The Petroleum Technology Development Fund (PTDF) is conducting interviews for its 2026/2027 overseas scholarship scheme in Kaduna, with the Federal Character Commission commending the process for transparency. Dalhat Ibrahim, a Director at the Federal Character Commission's Kaduna office, visited the screening site on Monday and praised the organisation and openness of the exercise. He stated he was impressed by what he observed, noting candidates appeared confident and satisfied. The interviews are part of PTDF's mandate to develop manpower in the oil and gas sector by sponsoring deserving Nigerian candidates for MSc and PhD programmes abroad.

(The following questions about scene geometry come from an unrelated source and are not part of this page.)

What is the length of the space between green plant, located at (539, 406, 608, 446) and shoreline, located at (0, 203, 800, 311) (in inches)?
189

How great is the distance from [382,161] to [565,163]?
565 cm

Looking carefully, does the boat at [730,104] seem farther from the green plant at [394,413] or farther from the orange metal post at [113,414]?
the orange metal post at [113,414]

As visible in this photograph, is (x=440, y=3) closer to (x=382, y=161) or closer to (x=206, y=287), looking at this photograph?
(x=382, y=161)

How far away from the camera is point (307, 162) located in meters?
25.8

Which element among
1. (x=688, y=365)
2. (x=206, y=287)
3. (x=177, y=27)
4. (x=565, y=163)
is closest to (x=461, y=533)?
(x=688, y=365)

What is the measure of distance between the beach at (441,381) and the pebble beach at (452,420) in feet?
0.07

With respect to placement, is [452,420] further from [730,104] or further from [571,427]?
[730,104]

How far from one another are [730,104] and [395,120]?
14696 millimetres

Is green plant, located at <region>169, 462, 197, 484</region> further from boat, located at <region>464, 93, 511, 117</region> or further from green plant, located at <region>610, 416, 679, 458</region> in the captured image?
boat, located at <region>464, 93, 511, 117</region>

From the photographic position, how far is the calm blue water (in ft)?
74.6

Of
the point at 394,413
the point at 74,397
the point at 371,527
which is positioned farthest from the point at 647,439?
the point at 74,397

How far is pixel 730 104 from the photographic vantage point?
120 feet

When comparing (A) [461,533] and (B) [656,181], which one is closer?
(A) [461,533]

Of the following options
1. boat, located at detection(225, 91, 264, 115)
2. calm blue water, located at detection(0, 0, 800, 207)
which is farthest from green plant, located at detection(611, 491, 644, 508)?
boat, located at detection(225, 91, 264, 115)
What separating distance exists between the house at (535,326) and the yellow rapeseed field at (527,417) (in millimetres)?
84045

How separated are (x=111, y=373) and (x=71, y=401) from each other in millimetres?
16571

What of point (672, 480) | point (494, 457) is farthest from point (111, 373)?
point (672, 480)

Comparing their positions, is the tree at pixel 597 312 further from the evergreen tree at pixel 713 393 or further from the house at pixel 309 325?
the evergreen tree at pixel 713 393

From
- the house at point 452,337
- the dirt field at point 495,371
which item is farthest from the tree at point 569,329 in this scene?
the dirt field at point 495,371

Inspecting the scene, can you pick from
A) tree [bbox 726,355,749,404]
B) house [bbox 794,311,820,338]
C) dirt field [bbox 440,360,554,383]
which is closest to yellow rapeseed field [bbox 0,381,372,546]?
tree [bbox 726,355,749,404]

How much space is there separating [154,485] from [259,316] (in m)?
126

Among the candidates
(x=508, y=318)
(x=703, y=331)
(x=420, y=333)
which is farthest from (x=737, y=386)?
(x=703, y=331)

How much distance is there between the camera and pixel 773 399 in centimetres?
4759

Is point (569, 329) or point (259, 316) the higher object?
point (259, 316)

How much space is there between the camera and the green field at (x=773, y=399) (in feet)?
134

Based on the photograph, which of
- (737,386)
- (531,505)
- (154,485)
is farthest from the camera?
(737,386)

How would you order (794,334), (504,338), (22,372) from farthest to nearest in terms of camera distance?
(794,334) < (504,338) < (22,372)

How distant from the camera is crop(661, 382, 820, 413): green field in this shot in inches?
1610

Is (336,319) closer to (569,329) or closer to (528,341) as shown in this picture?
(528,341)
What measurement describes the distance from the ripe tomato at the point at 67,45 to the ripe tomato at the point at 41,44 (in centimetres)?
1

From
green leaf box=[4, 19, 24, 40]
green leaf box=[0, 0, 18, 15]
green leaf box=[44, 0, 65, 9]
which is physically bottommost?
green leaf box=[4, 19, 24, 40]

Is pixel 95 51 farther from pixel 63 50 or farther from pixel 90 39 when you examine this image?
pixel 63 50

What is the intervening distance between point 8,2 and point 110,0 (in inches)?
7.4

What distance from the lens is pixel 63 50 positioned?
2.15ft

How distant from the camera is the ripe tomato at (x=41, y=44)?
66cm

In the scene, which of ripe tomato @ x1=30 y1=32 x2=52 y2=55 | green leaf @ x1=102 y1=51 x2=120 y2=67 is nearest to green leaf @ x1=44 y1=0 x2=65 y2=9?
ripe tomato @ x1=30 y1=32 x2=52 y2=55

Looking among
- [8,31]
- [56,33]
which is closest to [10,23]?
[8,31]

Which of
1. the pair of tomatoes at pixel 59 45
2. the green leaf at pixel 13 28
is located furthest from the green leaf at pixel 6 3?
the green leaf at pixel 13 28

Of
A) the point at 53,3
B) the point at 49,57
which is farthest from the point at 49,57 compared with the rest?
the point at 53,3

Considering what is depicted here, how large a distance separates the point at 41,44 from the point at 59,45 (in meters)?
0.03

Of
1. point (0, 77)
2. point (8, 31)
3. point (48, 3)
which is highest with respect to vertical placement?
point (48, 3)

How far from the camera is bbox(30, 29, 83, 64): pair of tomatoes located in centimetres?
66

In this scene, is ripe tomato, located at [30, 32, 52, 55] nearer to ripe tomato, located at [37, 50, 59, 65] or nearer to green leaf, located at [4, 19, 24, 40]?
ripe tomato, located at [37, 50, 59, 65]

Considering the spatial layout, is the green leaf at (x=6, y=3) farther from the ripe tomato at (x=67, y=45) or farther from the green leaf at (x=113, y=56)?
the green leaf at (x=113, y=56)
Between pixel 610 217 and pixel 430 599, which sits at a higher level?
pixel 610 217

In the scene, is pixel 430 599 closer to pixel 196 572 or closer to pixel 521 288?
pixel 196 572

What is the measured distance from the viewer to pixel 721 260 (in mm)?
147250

Prof. Abdulkadir Alkali, head of IT at PTDF and team lead for the second batch of interviews, described the process as robust and seamless nationwide. Since its inception, PTDF has trained over 2,800 scholars as of last year, with beneficiaries now present in many tertiary institutions across Nigeria. Candidates interviewed in Kaduna included Muhammad Jumare, a lecturer from Federal University of Education, Zaria, whose research focuses on machine learning for safety equipment prediction in oil and gas. Habiba Muhammadu, another PhD applicant, proposed using biosurfactants from microorganisms to mitigate oil spills in tropical marine environments.
Dr Alolu Funsho, an Associate Professor of Cyber Security at Federal University of Technology, Akure, and a panelist, affirmed the credibility of the selection process. She emphasized the need for scholars to generate globally relevant knowledge while addressing local challenges affordably. The News Agency of Nigeria (NAN) confirmed the interviews are ongoing.
Dalhat Ibrahim's on-site commendation of the PTDF scholarship process stands out because it comes from a federal oversight body not known for public praise — suggesting this may be one of the few government-led initiatives actually functioning as intended. The fact that a Federal Character Commission official, tasked with ensuring equity across Nigeria's geopolitical zones, walked through the Kaduna venue and found no irregularities is a rare endorsement in a system often shadowed by favouritism.
This moment gains weight against the backdrop of widespread public distrust in federal scholarship schemes, where leaks, bribes and regional imbalances routinely taint outcomes. That over 2,800 Nigerians have already been trained under PTDF — with visible presence in universities — signals a sustained, structured effort rather than a performative intervention. The focus on oil and gas, a sector central to Nigeria's economy yet chronically under-innovated, adds strategic value, especially with candidates like Habiba Muhammadu targeting homegrown solutions to oil spillage.
For Nigerian students, particularly those in STEM and environmental research, this signals that merit-based opportunities do exist — if they survive the rigorous selection. It also reassures taxpayers that at least one agency is delivering measurable outcomes in human capital development.
The larger pattern remains mixed: while PTDF's model shows what's possible with focused mandates and oversight, it also highlights how exceptional such efficiency is in Nigeria's broader governance landscape, where most similar programmes collapse under mismanagement or vanish into budgetary silence.